Landcadia Holdings II has announced it has entered into an amendment to the purchase agreement relating to its proposed business combination with Golden Nugget Online Gaming (GNOG) to modify the voting requirement for stockholder approval of the acquirement.
The amendment’s purpose is to provide increased certainty that the business combination will receive stockholder approval at the special meeting of stockholders to be reconvened on December 29.
Last month, Landcadia II was granted regulatory approval by the New Jersey Casino Control Commission to acquire GNOG.
In accordance with the amendment, the proposal to approve the business combination and certain related proposals must receive the affirmative vote of a majority of our outstanding shares of common stock that are voted at the special meeting, rather than a majority of the outstanding shares of Class A common stock held by disinterested stockholders.
The amendment also states the proposal to approve an amended and restated certificate of incorporation of the company must receive the affirmative vote of a majority of our outstanding shares of common stock, rather than a majority of the outstanding shares of Class A common stock held by disinterested stockholders.

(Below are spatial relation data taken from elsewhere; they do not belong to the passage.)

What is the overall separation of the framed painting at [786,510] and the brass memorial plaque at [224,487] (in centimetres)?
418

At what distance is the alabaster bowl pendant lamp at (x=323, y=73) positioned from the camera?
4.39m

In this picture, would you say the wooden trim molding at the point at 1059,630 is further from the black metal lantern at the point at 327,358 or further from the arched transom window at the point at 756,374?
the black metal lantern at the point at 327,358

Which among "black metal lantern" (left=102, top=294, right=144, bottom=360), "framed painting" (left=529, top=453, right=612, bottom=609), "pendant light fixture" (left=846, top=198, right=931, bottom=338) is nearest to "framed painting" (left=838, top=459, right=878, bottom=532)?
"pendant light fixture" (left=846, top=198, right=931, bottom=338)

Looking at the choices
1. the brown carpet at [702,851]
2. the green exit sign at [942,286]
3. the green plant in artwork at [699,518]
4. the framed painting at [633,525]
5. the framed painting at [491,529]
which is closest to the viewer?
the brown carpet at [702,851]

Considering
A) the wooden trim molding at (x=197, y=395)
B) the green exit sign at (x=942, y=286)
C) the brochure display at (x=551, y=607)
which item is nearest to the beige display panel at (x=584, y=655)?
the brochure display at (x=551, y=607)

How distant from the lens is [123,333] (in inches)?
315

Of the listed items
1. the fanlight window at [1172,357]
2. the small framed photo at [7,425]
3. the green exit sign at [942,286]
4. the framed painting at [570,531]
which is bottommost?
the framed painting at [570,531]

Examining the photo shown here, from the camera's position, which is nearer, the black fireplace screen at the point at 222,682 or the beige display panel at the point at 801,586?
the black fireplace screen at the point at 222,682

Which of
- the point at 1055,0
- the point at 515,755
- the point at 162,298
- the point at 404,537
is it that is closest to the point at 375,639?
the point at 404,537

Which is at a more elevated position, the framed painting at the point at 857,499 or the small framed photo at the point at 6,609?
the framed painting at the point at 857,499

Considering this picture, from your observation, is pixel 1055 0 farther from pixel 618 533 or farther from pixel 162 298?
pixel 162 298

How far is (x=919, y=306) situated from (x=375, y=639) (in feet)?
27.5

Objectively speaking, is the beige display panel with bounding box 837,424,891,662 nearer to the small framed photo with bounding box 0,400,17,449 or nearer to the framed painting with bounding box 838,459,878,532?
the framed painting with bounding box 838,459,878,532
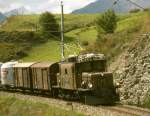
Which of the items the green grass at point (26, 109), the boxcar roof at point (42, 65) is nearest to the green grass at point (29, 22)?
the boxcar roof at point (42, 65)

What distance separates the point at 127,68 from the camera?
3825 cm

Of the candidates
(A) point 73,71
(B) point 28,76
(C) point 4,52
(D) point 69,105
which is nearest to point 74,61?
(A) point 73,71

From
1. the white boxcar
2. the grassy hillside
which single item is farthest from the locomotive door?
the white boxcar

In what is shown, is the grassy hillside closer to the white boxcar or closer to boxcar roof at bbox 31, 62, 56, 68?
boxcar roof at bbox 31, 62, 56, 68

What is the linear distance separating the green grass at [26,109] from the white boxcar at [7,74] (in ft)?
17.6

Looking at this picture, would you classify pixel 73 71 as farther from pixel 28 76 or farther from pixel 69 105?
pixel 28 76

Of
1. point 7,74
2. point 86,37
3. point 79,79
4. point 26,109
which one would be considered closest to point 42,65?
point 26,109

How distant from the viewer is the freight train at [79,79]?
115 ft

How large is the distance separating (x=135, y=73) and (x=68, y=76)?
4762 millimetres

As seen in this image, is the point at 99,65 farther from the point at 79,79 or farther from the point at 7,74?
the point at 7,74

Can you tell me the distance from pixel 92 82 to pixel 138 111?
5476mm

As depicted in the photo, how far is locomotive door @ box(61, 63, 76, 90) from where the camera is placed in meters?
36.5

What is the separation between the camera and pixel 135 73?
37.2 m

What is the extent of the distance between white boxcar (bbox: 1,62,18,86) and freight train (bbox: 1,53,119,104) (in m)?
8.87
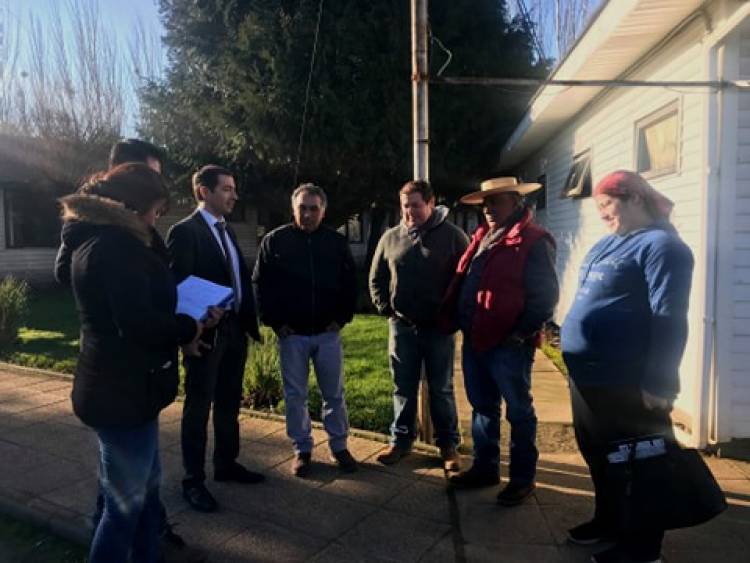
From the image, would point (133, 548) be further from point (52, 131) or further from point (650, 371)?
point (52, 131)

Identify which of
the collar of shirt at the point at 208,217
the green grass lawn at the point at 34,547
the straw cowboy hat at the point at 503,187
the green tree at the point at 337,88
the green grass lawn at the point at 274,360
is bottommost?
the green grass lawn at the point at 34,547

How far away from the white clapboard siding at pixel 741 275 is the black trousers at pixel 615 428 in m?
1.88

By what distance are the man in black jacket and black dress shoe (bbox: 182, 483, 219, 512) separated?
657mm

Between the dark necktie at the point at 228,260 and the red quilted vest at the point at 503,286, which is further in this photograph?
the dark necktie at the point at 228,260

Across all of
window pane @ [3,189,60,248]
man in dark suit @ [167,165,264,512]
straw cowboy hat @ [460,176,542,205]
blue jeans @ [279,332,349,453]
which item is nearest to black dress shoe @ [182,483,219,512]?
man in dark suit @ [167,165,264,512]

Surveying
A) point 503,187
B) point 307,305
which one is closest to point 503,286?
point 503,187

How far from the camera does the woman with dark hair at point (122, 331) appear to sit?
90.3 inches

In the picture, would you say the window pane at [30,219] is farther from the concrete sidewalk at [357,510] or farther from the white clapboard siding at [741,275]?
the white clapboard siding at [741,275]

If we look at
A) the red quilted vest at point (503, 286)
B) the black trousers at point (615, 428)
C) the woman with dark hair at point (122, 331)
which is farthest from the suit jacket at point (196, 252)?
the black trousers at point (615, 428)

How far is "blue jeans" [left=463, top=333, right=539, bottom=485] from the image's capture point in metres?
3.56

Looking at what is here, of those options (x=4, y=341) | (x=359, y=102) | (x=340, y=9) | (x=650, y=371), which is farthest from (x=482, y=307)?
(x=340, y=9)

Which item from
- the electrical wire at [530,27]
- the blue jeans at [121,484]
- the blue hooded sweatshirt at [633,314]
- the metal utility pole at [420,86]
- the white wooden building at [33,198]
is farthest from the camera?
the white wooden building at [33,198]

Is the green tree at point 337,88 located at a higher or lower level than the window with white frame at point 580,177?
higher

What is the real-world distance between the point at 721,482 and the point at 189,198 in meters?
13.4
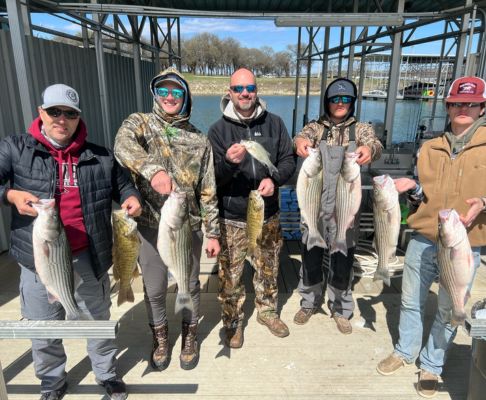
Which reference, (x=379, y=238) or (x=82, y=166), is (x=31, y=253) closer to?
(x=82, y=166)

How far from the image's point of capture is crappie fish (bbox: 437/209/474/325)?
7.52 ft

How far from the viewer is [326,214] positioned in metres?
3.44

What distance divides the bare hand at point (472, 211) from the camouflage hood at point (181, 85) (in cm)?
213

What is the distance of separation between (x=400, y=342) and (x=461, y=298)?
0.97 metres

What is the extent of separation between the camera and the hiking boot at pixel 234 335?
11.6ft

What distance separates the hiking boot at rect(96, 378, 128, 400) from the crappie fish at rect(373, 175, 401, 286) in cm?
234

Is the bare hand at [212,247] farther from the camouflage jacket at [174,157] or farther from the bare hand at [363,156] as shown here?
the bare hand at [363,156]

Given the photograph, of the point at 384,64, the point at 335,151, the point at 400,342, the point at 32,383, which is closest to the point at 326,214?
the point at 335,151

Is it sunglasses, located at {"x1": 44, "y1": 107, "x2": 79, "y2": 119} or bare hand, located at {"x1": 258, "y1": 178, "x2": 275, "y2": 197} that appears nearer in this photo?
sunglasses, located at {"x1": 44, "y1": 107, "x2": 79, "y2": 119}

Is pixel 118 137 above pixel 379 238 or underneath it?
above

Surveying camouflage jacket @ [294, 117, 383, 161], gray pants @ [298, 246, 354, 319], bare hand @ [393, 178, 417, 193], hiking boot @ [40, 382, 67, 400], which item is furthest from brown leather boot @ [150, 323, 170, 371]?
bare hand @ [393, 178, 417, 193]

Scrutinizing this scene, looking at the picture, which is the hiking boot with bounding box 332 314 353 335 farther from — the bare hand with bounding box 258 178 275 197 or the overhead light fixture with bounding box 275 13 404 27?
the overhead light fixture with bounding box 275 13 404 27

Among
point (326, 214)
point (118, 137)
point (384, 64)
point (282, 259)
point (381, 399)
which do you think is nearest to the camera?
point (118, 137)

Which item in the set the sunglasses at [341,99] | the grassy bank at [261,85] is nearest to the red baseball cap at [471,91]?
the sunglasses at [341,99]
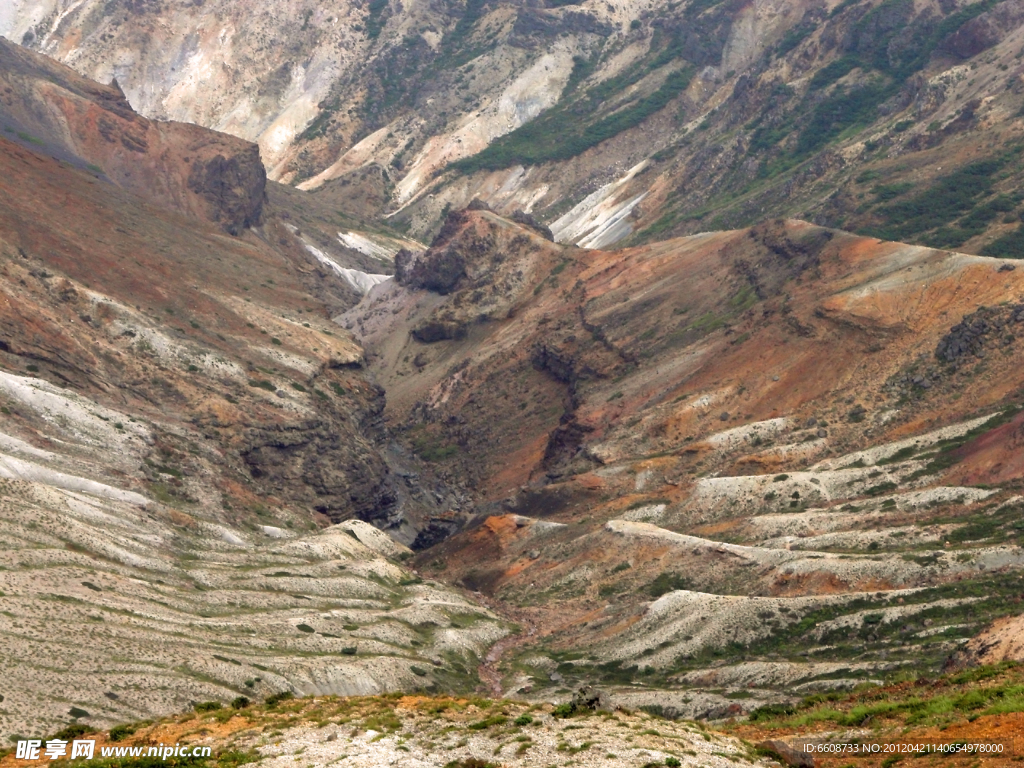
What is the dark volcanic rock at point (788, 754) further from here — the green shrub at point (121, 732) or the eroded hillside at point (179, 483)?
the eroded hillside at point (179, 483)

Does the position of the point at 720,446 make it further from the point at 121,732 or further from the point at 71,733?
the point at 121,732

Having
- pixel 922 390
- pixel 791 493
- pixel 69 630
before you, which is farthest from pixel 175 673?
pixel 922 390

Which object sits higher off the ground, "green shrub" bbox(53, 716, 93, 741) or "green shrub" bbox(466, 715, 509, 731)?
"green shrub" bbox(53, 716, 93, 741)

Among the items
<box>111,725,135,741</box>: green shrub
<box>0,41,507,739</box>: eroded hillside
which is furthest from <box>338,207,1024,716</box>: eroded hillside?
<box>111,725,135,741</box>: green shrub

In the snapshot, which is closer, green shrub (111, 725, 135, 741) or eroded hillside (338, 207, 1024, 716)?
green shrub (111, 725, 135, 741)

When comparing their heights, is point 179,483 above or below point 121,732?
above

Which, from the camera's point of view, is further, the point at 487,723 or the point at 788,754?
the point at 487,723

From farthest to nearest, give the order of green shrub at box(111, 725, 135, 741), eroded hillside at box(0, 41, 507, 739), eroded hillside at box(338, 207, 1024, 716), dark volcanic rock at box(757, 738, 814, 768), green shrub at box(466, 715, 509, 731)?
eroded hillside at box(338, 207, 1024, 716) < eroded hillside at box(0, 41, 507, 739) < green shrub at box(111, 725, 135, 741) < green shrub at box(466, 715, 509, 731) < dark volcanic rock at box(757, 738, 814, 768)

The company believes the amendment is in the best interests of its stockholders given the increase in the price of the company’s Class A common stock since the announcement of the business combination and the overwhelming support of it by stockholders who have voted thus far.
As of December 18, approximately 99.8% of the Class A shares held by disinterested stockholders that have voted did so in favor of the business combination, and over 90% voted in favor of the other proposals.
However, only approximately 40.5% of holders of Class A common stock have voted thus far, and the company believes that the low voter turnout is primarily the result of having a significant portion of its stockholder base comprised of retail stockholders.
Landcadia II expects that the amendment will create more certainty that the business combination and other proposals to be presented to its stockholders at the reconvened special meeting on December 29 will be approved since the shares of common stock held by Tilman J. Fertitta and his affiliates and Jefferies Financial Group and its affiliates have been voted in favor of each of the proposals.